:: Work order ::
Would you count how many lines of the material below hold the string "javascript"? Give only the number.

-- Entries provided follows --

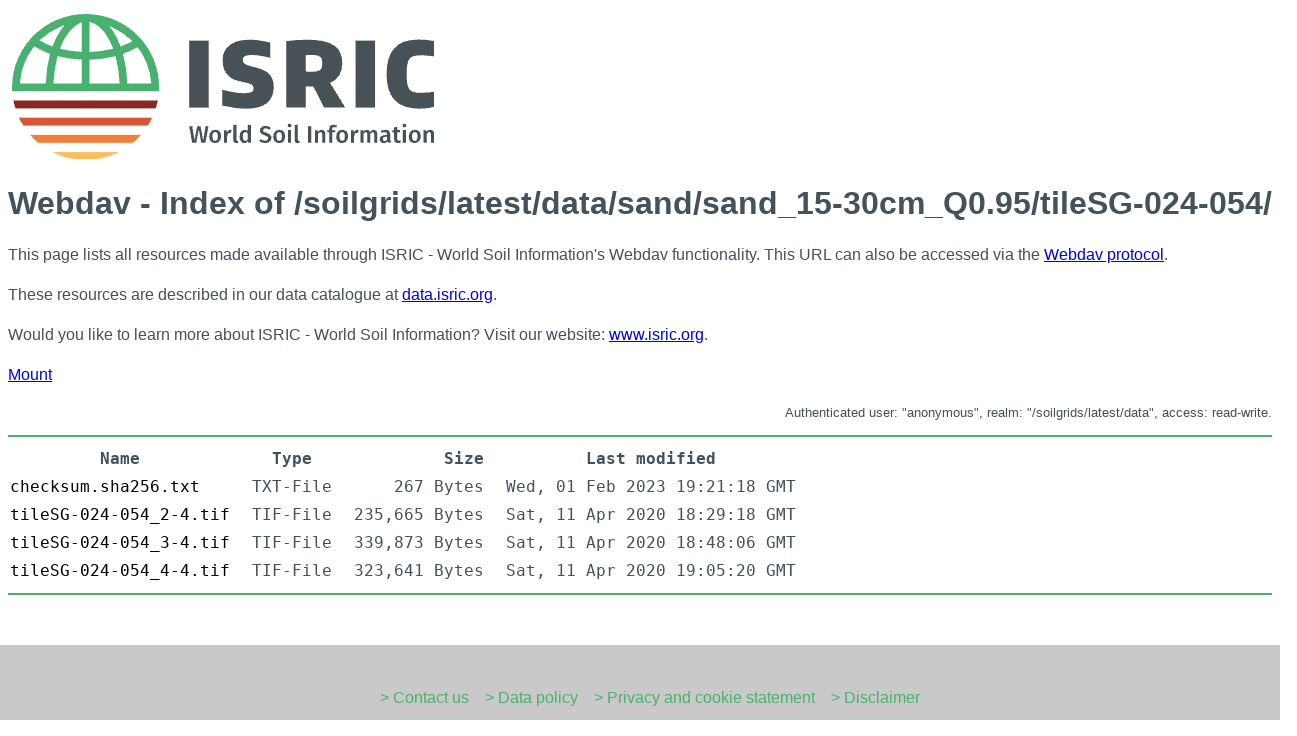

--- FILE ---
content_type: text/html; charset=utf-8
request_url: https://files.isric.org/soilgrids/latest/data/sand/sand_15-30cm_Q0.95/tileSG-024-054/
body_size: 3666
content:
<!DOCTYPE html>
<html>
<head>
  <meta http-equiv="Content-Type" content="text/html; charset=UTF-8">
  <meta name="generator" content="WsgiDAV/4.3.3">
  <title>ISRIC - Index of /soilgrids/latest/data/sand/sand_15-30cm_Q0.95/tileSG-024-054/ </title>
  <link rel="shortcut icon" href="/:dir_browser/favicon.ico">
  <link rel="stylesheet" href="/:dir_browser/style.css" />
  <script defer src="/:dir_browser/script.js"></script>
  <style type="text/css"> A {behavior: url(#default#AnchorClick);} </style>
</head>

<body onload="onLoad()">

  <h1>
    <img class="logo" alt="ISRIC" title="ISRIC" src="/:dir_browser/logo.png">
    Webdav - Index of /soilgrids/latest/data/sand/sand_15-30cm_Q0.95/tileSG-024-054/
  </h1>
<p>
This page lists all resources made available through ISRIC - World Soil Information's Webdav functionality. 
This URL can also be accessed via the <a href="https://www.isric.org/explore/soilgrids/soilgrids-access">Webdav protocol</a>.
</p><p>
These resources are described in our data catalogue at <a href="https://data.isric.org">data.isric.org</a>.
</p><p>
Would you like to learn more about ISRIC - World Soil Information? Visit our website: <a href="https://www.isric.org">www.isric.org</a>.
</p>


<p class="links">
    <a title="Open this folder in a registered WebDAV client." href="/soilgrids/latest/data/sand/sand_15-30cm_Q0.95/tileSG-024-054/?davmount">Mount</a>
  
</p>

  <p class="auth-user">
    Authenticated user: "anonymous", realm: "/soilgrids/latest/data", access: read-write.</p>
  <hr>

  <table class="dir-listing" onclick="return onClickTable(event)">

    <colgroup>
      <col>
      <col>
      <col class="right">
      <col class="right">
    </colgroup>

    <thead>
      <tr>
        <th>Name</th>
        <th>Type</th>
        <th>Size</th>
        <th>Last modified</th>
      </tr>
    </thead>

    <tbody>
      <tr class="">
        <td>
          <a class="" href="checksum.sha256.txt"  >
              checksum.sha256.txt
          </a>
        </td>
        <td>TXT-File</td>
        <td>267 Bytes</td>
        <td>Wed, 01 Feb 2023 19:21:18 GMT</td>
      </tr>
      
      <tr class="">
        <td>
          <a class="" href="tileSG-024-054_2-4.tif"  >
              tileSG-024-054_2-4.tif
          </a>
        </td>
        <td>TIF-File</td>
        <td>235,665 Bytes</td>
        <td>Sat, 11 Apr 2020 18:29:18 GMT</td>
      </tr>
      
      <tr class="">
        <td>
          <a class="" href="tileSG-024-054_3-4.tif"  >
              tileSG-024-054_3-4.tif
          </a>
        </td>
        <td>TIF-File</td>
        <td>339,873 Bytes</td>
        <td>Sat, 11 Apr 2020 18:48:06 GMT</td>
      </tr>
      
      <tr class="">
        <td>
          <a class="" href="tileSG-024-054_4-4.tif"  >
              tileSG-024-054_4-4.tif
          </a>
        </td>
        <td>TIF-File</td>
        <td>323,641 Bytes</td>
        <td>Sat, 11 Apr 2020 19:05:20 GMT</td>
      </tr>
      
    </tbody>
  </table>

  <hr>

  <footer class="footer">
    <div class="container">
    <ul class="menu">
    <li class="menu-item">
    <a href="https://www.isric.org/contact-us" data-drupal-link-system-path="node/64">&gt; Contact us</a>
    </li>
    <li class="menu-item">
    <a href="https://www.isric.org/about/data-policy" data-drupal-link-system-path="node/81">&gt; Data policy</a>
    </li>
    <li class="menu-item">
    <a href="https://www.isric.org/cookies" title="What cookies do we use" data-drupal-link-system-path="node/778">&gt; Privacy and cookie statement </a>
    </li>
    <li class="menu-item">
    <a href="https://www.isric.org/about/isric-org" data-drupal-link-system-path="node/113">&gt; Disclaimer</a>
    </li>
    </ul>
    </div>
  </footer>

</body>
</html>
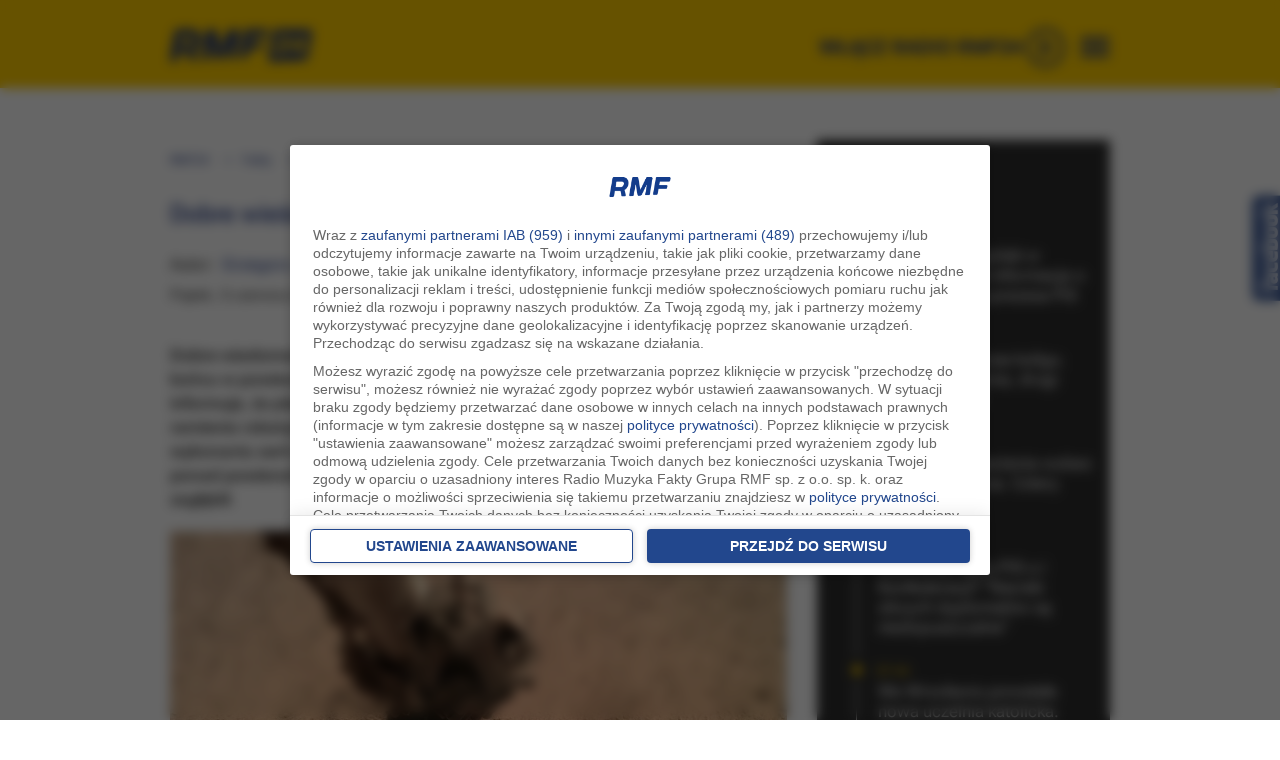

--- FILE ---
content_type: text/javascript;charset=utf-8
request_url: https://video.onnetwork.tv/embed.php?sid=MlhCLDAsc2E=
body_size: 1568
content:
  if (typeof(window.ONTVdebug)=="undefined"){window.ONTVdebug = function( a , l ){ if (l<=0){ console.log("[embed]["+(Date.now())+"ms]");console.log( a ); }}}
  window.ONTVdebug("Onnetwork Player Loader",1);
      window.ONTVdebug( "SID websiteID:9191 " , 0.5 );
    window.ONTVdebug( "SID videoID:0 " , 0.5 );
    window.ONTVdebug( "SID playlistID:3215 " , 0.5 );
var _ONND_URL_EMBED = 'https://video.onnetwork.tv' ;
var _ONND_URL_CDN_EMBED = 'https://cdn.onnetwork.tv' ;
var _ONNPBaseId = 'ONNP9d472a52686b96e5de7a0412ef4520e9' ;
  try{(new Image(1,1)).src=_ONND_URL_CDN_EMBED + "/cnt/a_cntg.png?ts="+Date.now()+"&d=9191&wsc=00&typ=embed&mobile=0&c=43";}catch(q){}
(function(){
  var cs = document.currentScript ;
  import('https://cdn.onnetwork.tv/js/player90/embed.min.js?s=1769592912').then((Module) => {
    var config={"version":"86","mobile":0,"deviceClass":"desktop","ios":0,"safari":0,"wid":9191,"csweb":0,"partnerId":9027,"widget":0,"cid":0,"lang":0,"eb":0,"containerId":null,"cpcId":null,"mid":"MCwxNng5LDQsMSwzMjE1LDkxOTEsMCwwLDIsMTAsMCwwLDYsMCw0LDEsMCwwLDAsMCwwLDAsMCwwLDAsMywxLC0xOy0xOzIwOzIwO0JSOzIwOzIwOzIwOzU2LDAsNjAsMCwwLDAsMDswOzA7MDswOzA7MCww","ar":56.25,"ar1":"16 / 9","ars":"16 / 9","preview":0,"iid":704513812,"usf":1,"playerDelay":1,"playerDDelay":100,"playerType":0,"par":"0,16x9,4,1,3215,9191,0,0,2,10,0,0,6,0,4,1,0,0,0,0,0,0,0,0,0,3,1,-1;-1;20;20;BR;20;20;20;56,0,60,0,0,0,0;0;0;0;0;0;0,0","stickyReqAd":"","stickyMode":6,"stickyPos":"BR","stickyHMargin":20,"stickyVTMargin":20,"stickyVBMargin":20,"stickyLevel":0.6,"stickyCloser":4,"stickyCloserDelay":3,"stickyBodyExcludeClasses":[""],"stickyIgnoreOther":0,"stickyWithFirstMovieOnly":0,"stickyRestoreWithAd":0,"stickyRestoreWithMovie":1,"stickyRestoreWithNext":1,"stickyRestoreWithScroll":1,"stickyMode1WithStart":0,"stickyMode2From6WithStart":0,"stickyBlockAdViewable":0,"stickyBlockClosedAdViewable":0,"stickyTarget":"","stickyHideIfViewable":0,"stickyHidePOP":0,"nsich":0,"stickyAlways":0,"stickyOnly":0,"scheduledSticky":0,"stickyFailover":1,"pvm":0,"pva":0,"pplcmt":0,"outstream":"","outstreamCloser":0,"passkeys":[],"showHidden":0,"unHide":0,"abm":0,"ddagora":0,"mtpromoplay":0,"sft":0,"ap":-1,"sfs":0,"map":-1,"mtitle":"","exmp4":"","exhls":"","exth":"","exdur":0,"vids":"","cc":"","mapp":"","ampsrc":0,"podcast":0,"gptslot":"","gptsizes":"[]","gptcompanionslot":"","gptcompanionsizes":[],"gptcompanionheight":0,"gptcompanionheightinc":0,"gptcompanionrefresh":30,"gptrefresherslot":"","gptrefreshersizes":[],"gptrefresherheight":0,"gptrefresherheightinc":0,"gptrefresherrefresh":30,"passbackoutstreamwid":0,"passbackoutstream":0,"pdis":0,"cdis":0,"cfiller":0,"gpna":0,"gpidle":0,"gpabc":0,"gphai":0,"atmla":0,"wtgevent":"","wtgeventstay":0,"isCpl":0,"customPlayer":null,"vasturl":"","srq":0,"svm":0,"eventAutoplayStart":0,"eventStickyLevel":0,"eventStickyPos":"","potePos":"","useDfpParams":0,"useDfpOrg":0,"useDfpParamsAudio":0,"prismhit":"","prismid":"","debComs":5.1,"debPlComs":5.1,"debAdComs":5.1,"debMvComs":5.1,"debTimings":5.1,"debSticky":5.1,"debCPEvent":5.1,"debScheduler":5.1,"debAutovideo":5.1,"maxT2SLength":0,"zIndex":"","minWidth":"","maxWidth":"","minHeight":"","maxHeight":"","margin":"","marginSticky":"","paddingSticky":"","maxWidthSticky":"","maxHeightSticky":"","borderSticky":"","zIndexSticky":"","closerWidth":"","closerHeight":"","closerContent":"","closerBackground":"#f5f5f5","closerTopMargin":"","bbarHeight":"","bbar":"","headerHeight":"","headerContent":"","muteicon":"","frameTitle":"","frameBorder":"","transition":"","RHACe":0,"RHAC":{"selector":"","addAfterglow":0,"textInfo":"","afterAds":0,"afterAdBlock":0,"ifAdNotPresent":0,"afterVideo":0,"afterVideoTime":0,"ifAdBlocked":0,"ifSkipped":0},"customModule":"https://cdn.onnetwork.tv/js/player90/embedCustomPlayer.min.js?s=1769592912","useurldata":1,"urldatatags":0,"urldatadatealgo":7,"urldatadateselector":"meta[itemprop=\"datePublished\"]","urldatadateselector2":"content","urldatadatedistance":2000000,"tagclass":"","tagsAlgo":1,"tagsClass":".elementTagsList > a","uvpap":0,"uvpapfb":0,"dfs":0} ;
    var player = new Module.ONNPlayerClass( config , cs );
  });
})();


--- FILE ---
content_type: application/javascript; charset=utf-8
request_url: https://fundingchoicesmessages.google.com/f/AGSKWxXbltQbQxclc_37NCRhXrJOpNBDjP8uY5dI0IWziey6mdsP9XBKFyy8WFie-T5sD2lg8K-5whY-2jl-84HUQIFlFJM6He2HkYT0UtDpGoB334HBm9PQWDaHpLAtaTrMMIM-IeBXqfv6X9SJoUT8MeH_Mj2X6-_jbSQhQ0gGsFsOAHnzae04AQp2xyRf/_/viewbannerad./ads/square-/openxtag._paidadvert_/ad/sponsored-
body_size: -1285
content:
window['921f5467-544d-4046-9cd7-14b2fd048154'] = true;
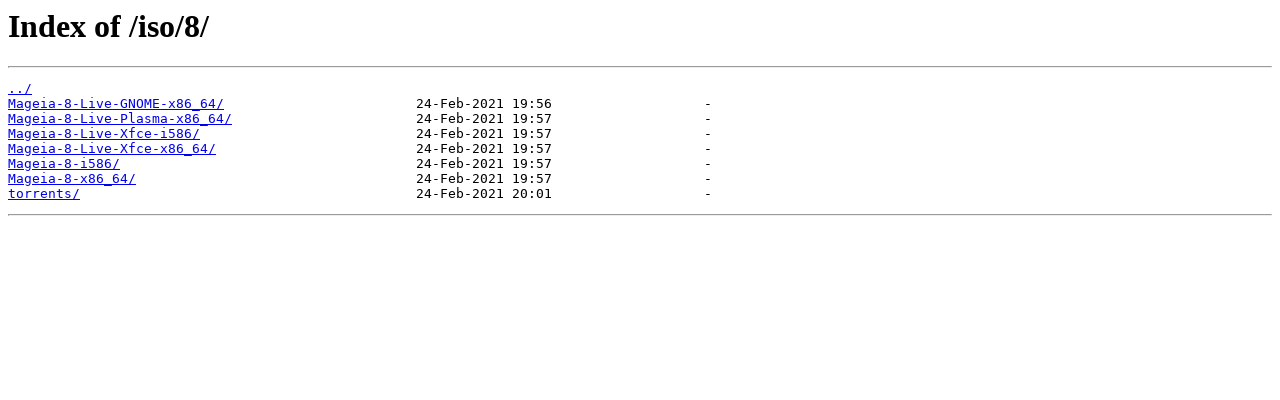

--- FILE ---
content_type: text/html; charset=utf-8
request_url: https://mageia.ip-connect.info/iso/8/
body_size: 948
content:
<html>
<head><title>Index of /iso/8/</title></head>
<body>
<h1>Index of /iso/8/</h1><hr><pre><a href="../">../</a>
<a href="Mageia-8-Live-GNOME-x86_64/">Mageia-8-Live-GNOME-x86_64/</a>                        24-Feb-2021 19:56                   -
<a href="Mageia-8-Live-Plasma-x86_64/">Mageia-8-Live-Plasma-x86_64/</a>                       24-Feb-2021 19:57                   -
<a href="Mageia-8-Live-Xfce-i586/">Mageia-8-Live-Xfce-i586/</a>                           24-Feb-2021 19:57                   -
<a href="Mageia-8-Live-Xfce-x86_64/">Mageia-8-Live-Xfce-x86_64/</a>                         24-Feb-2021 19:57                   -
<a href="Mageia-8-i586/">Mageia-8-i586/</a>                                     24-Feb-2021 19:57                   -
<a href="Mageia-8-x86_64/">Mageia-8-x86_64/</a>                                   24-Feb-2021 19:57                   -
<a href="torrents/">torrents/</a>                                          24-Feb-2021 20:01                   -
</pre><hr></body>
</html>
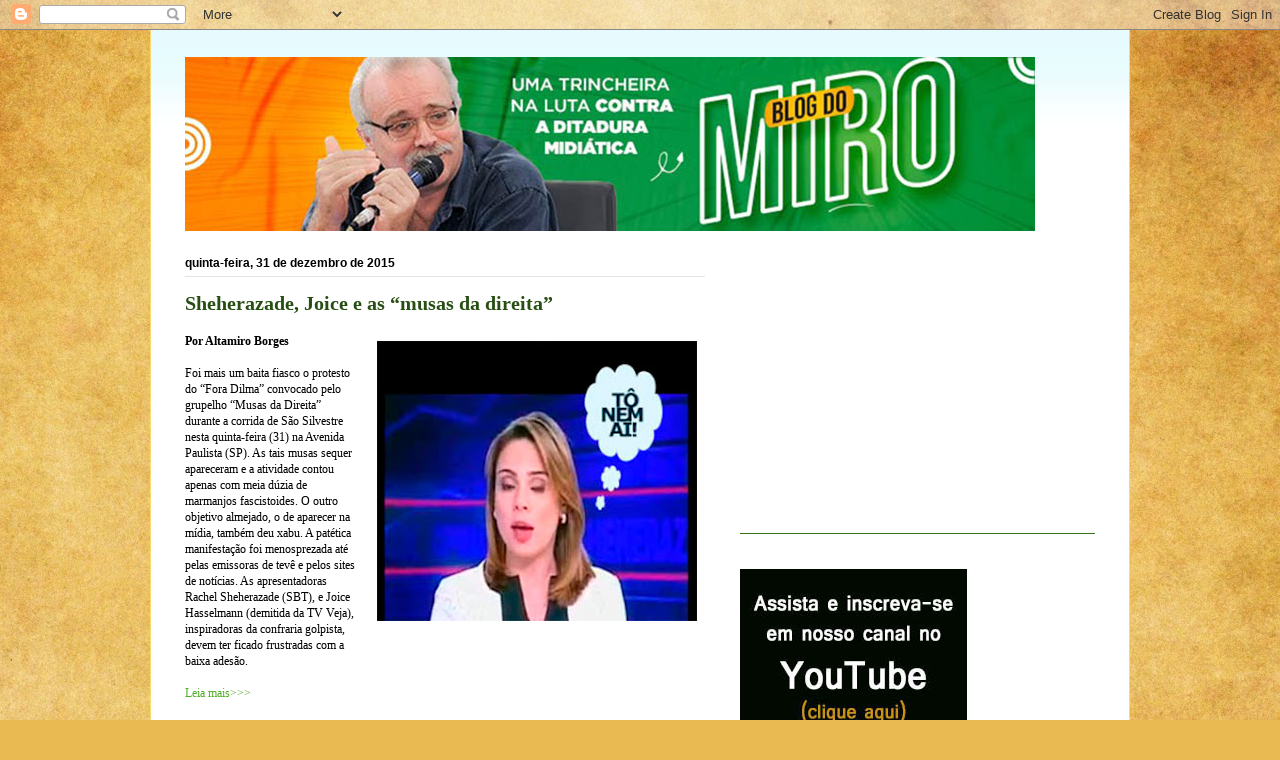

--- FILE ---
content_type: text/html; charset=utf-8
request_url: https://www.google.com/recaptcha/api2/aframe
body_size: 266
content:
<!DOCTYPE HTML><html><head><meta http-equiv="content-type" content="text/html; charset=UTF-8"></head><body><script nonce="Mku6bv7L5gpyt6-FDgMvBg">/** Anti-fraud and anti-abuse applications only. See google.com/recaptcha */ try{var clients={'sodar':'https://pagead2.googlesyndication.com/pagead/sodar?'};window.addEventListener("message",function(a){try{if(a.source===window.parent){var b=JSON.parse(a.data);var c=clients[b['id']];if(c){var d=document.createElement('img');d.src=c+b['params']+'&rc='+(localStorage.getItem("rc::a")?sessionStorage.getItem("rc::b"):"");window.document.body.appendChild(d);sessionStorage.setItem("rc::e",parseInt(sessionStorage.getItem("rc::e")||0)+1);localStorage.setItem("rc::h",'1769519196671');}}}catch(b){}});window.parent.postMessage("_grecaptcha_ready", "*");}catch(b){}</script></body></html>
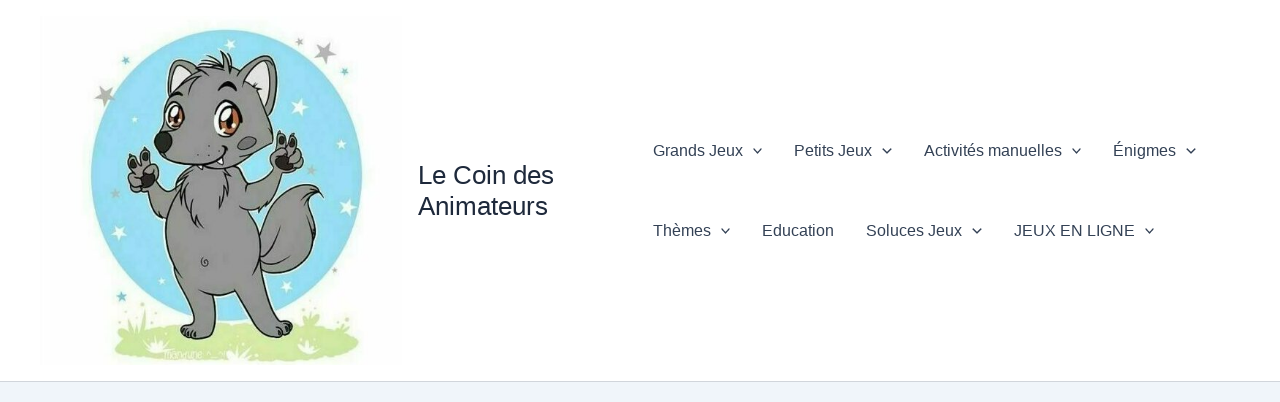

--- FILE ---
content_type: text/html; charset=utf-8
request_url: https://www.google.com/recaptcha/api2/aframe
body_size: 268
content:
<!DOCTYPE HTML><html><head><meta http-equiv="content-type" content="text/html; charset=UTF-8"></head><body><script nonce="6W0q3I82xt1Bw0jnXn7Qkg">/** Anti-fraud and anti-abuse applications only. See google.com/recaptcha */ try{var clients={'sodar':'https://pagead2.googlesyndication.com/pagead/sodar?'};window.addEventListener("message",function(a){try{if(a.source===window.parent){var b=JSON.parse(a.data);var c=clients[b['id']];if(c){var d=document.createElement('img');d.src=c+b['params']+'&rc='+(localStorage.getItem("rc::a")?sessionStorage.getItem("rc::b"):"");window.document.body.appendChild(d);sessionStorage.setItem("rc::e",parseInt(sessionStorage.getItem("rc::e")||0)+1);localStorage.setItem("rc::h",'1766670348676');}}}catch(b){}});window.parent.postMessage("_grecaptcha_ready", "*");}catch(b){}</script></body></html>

-- Entries provided concluded --

:: Written solution ::
2